感染症の歴史に関わる基本的な情報を把握できる文献としては、岡田晴恵『人類vs感染症』(岩波ジュニア新書 2004)、石弘之『感染症の世界史』(角川ソフィア文庫 2018)などが手軽に読めるものです。村上陽一郎『ペスト大流行』(岩波新書 1983)はペストの大流行がヨーロッパ中世の崩壊につながったものとする、いまでは古典といえる文献です。

 

感染症の世界的な流行(パンデミック)については、アルフレッド・W・クロスピー『史上最悪のインフルエンザ』(みすず書房 2004)、速水融『日本を襲ったスペイン・インフルエンザ』(藤原書房 2006)などがあげられます。いずれもなかなかの大著ですが、パンデミックとはどういうものかを知る文献として、いちどご覧いただくとよいと思います。

 

私たちが直面している21世紀の感染症の脅威に関わっては、相川正道・永倉貢一『現代の感染症』(岩波新書 1997)、山本太郎『新型インフルエンザ』(岩波新書2006)、岡田晴恵『強毒型インフルエンザ』(PHP新書 2011)などが便利です。外岡立人『新型インフル』(岩波ブックレット 2013)もコンパクトに情報を整理しています。これらを学ぶことによって、いわゆる「新型インフルエンザ」への対策の考え方を理解することができるでしょう。

 

21世紀になってからの短い期間でしたが、私たちは「新型インフルエンザ」ということについて実際にいくつか経験を重ねてきました。

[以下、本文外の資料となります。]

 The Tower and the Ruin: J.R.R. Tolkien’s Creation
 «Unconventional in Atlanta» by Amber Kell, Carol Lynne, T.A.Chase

その際、基本的に想定されていたのはH5N1型鳥インフルがヒトへ感染し、大流行した場合のことでした。ところが、2009年に実際に流行したのは豚インフルの変異したものでした。このとき、WHOも含めてパンデミック体制をとったのですが、結果的には軽症ですんだため、その反動として警戒が緩んでしまったきらいがあります。しかしながら、人畜共通感染症の心配がなくなったわけではなく、H7N9型鳥インフルのヒトへの感染事例も報じられています。

 

他方で、2003年のSARS(重症急性呼吸器感染症)や2012年のMERS(中東呼吸器症候群)系統の新型コロナウイルスの流行の予兆などから、これまでのパンデミック対策の経験をふまえた対策強化を準備すべきであったわけです。今回の新型コロナウイルスの感染拡大のなかで、準備してきた対策がこれでよかったのかということが問われているものといえます。

 

直面している新型コロナウイルスの感染拡大防止もふくめ、感染症とのたたかいにはこれで終わりということはありません。感染症について正しい知識を持ち、問題に対処したいものです。